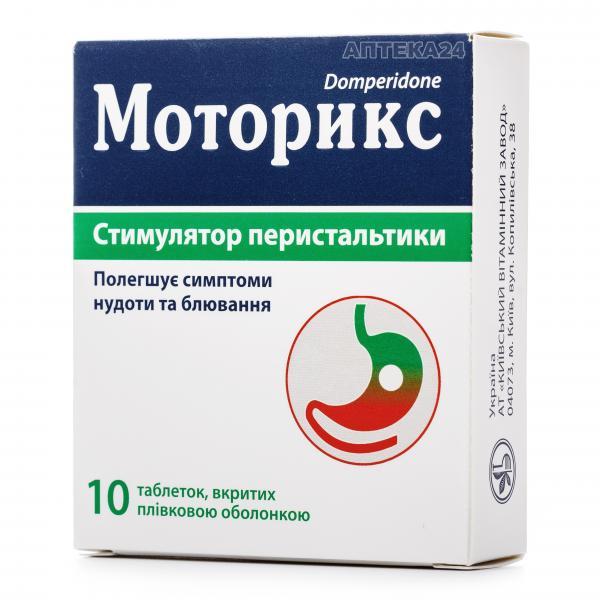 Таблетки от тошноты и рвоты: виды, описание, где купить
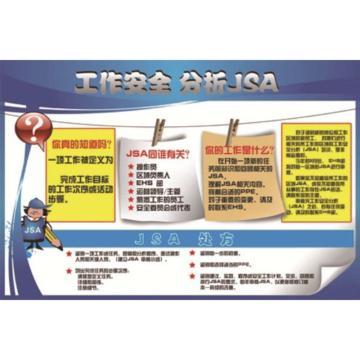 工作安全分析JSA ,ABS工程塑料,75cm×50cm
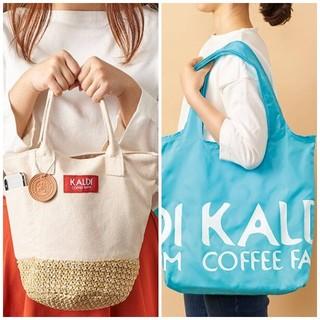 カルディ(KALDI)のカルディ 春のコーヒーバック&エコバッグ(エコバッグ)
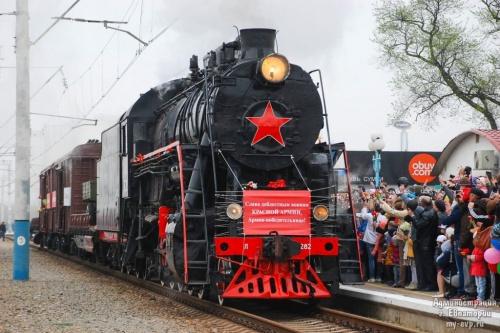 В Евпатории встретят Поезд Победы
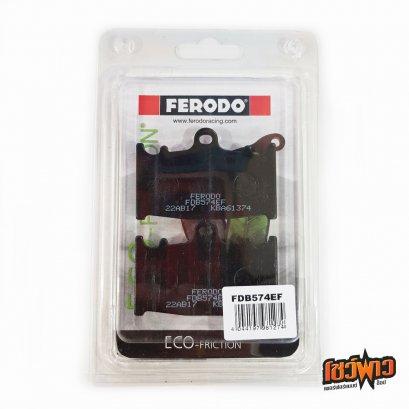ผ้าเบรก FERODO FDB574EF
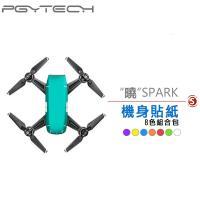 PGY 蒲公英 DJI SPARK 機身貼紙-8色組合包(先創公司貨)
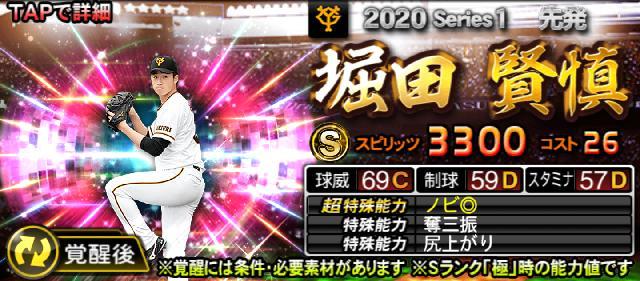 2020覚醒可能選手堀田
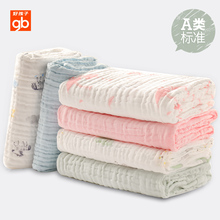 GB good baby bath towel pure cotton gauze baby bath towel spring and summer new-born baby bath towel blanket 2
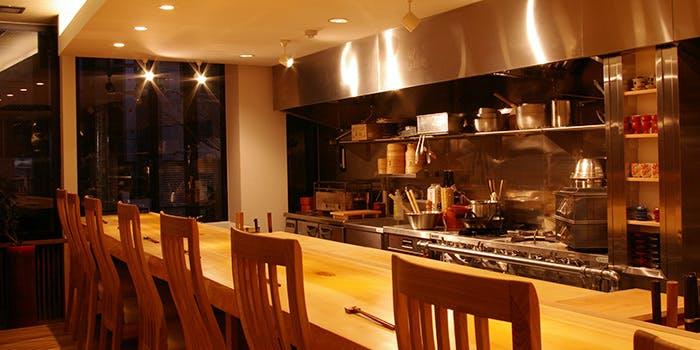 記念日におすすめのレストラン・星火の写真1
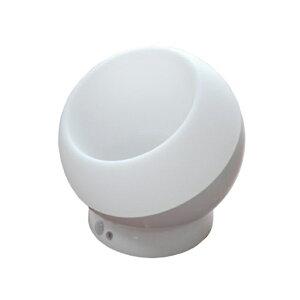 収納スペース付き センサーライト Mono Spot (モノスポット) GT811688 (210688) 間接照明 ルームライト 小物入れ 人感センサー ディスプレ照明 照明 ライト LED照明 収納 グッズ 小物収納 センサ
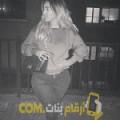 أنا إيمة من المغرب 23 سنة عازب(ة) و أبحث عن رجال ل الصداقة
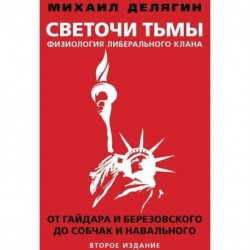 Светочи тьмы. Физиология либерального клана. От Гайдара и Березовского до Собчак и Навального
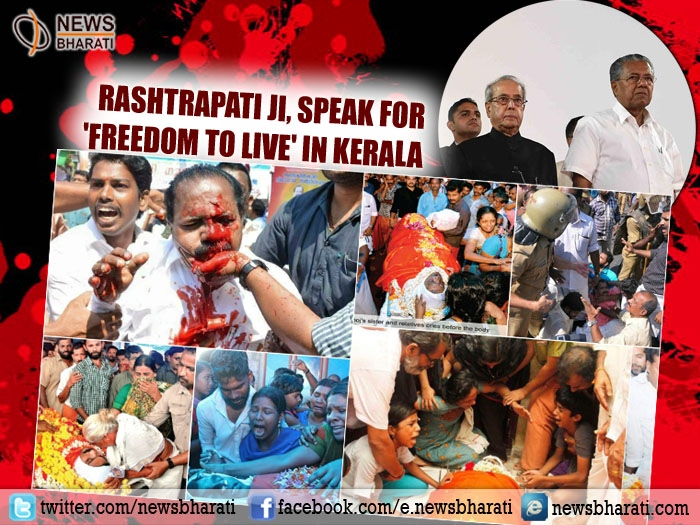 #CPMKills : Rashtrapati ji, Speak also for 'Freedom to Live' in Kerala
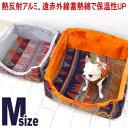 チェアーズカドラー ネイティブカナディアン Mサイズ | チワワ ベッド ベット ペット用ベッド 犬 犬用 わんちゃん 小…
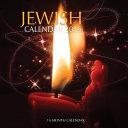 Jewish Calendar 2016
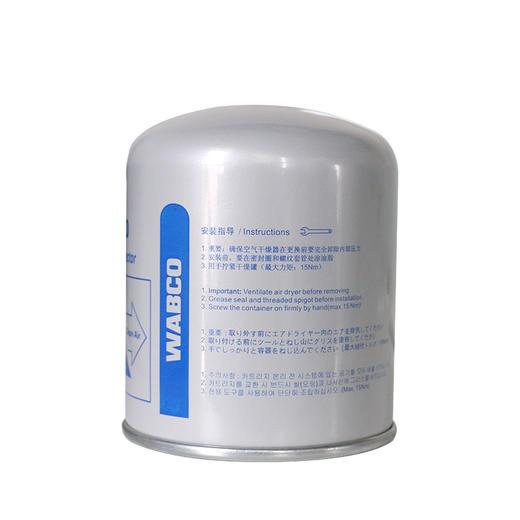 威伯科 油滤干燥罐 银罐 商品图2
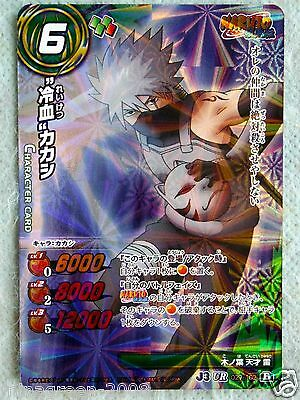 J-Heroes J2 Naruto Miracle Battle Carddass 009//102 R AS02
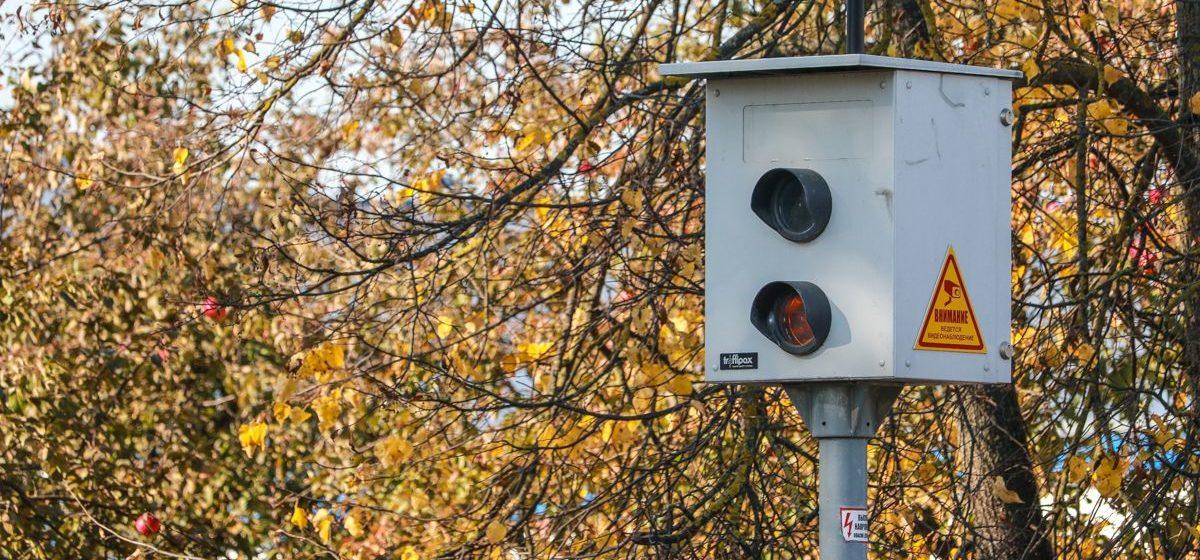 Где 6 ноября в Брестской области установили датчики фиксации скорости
==================================================
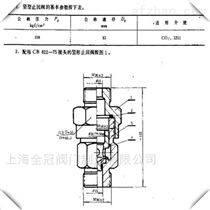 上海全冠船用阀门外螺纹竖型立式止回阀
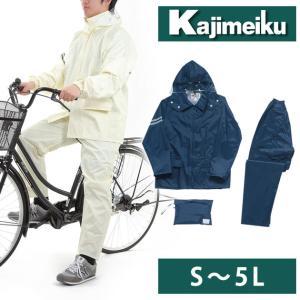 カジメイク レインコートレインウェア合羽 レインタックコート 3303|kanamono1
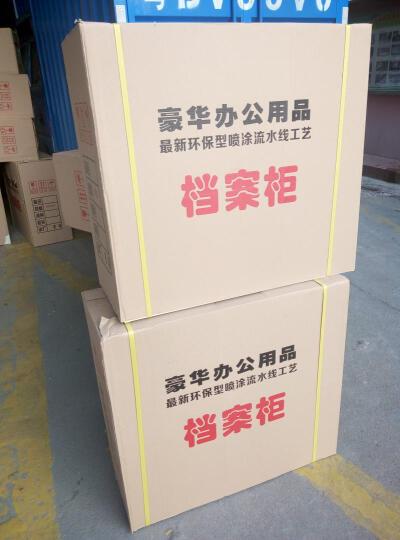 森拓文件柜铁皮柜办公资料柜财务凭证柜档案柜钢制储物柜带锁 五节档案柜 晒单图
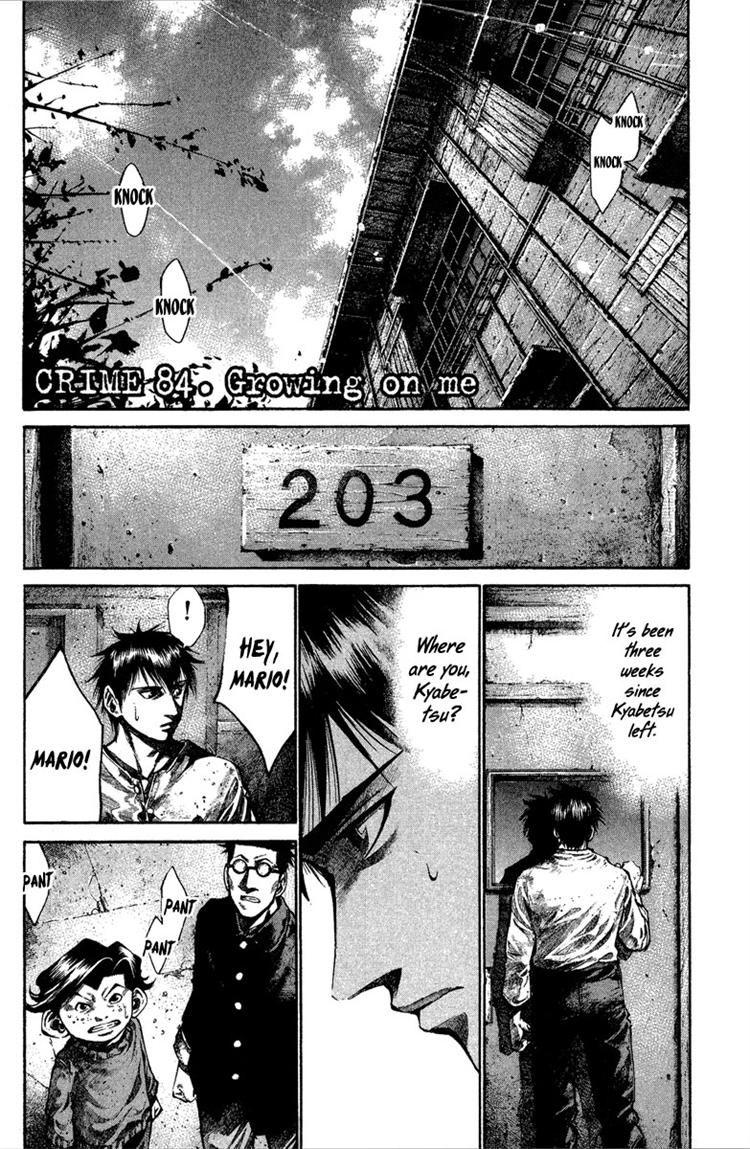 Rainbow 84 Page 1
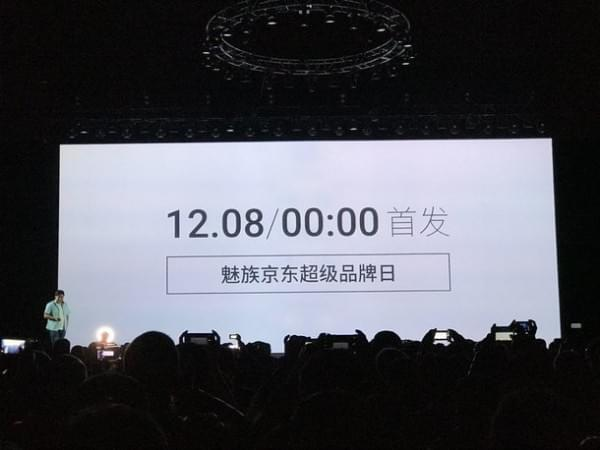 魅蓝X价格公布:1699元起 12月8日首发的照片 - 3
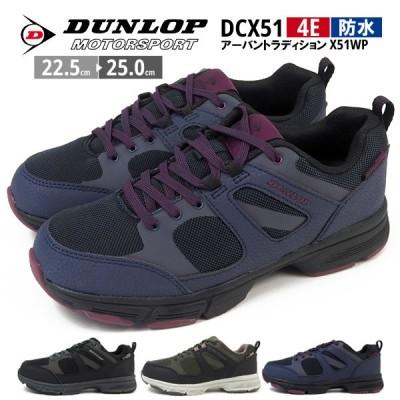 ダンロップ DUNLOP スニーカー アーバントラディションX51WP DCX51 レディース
==================================================
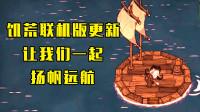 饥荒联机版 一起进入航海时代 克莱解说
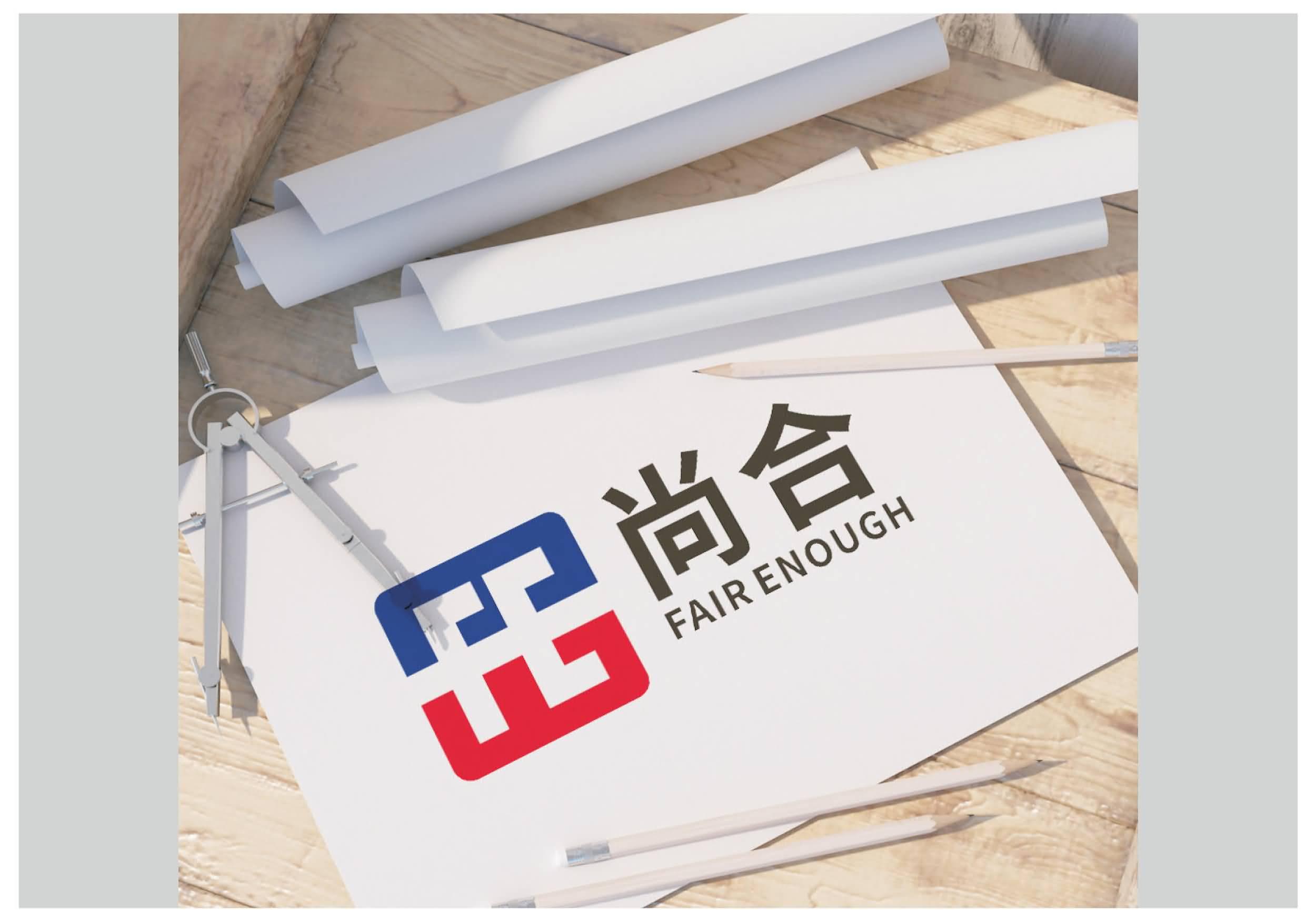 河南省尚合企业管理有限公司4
==================================================
» **Problem description**
Starting at the line containing "Rainbow 84 Page 1" and stopping at the line containing "ダンロップ DUNLOP スニーカー", output each line exactly as it appears above. Leave out the pictures.

» **Reply to the task**
 Rainbow 84 Page 1
 魅蓝X价格公布:1699元起 12月8日首发的照片 - 3
 ダンロップ DUNLOP スニーカー アーバントラディションX51WP DCX51 レディース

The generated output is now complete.